## Required action
Copy every record below, exactly as written.

(Stored data)
▬▬▬

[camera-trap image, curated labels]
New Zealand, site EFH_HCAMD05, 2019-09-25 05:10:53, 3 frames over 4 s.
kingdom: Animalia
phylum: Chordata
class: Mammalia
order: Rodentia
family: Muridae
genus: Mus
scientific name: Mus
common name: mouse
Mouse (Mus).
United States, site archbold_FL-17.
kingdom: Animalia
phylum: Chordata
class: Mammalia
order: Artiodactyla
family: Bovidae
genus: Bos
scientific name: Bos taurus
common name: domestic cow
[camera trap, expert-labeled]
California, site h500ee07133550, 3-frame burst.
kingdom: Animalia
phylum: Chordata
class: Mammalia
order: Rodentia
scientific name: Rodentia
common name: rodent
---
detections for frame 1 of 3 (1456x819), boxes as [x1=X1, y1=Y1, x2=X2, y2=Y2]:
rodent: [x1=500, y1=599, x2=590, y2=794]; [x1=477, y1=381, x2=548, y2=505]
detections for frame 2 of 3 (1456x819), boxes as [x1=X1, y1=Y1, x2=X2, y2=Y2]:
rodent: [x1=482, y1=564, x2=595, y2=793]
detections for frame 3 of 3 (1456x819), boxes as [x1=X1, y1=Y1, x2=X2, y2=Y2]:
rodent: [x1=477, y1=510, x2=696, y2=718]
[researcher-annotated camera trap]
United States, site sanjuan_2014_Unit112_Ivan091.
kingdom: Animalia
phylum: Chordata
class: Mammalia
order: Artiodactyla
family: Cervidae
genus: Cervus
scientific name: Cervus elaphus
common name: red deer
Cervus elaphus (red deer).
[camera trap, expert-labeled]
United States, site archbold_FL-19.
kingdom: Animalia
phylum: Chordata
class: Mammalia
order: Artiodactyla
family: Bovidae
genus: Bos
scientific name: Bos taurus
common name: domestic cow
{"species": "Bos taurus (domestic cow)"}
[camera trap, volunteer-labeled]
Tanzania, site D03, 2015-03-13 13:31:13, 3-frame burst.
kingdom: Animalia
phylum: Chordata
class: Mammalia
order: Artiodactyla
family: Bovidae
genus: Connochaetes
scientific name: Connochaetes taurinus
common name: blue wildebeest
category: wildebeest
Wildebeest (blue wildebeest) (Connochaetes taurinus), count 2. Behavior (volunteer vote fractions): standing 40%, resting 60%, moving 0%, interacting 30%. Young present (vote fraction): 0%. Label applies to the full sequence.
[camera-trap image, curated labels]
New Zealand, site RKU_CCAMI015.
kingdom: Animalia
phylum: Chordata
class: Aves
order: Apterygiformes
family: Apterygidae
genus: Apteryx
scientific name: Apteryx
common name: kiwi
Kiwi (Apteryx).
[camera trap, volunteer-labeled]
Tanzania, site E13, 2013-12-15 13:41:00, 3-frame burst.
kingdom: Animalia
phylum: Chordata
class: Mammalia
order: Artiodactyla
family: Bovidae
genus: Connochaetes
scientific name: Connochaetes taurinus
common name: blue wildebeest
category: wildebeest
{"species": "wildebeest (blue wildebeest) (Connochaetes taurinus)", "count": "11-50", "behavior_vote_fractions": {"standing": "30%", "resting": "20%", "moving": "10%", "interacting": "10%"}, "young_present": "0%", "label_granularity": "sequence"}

▬▬▬

## Task solution
[camera-trap image, curated labels]
New Zealand, site EFH_HCAMD05, 2019-09-25 05:10:53, 3 frames over 4 s.
kingdom: Animalia
phylum: Chordata
class: Mammalia
order: Rodentia
family: Muridae
genus: Mus
scientific name: Mus
common name: mouse
Mouse (Mus).
United States, site archbold_FL-17.
kingdom: Animalia
phylum: Chordata
class: Mammalia
order: Artiodactyla
family: Bovidae
genus: Bos
scientific name: Bos taurus
common name: domestic cow
[camera trap, expert-labeled]
California, site h500ee07133550, 3-frame burst.
kingdom: Animalia
phylum: Chordata
class: Mammalia
order: Rodentia
scientific name: Rodentia
common name: rodent
---
detections for frame 1 of 3 (1456x819), boxes as [x1=X1, y1=Y1, x2=X2, y2=Y2]:
rodent: [x1=500, y1=599, x2=590, y2=794]; [x1=477, y1=381, x2=548, y2=505]
detections for frame 2 of 3 (1456x819), boxes as [x1=X1, y1=Y1, x2=X2, y2=Y2]:
rodent: [x1=482, y1=564, x2=595, y2=793]
detections for frame 3 of 3 (1456x819), boxes as [x1=X1, y1=Y1, x2=X2, y2=Y2]:
rodent: [x1=477, y1=510, x2=696, y2=718]
[researcher-annotated camera trap]
United States, site sanjuan_2014_Unit112_Ivan091.
kingdom: Animalia
phylum: Chordata
class: Mammalia
order: Artiodactyla
family: Cervidae
genus: Cervus
scientific name: Cervus elaphus
common name: red deer
Cervus elaphus (red deer).
[camera trap, expert-labeled]
United States, site archbold_FL-19.
kingdom: Animalia
phylum: Chordata
class: Mammalia
order: Artiodactyla
family: Bovidae
genus: Bos
scientific name: Bos taurus
common name: domestic cow
{"species": "Bos taurus (domestic cow)"}
[camera trap, volunteer-labeled]
Tanzania, site D03, 2015-03-13 13:31:13, 3-frame burst.
kingdom: Animalia
phylum: Chordata
class: Mammalia
order: Artiodactyla
family: Bovidae
genus: Connochaetes
scientific name: Connochaetes taurinus
common name: blue wildebeest
category: wildebeest
Wildebeest (blue wildebeest) (Connochaetes taurinus), count 2. Behavior (volunteer vote fractions): standing 40%, resting 60%, moving 0%, interacting 30%. Young present (vote fraction): 0%. Label applies to the full sequence.
[camera-trap image, curated labels]
New Zealand, site RKU_CCAMI015.
kingdom: Animalia
phylum: Chordata
class: Aves
order: Apterygiformes
family: Apterygidae
genus: Apteryx
scientific name: Apteryx
common name: kiwi
Kiwi (Apteryx).
[camera trap, volunteer-labeled]
Tanzania, site E13, 2013-12-15 13:41:00, 3-frame burst.
kingdom: Animalia
phylum: Chordata
class: Mammalia
order: Artiodactyla
family: Bovidae
genus: Connochaetes
scientific name: Connochaetes taurinus
common name: blue wildebeest
category: wildebeest
{"species": "wildebeest (blue wildebeest) (Connochaetes taurinus)", "count": "11-50", "behavior_vote_fractions": {"standing": "30%", "resting": "20%", "moving": "10%", "interacting": "10%"}, "young_present": "0%", "label_granularity": "sequence"}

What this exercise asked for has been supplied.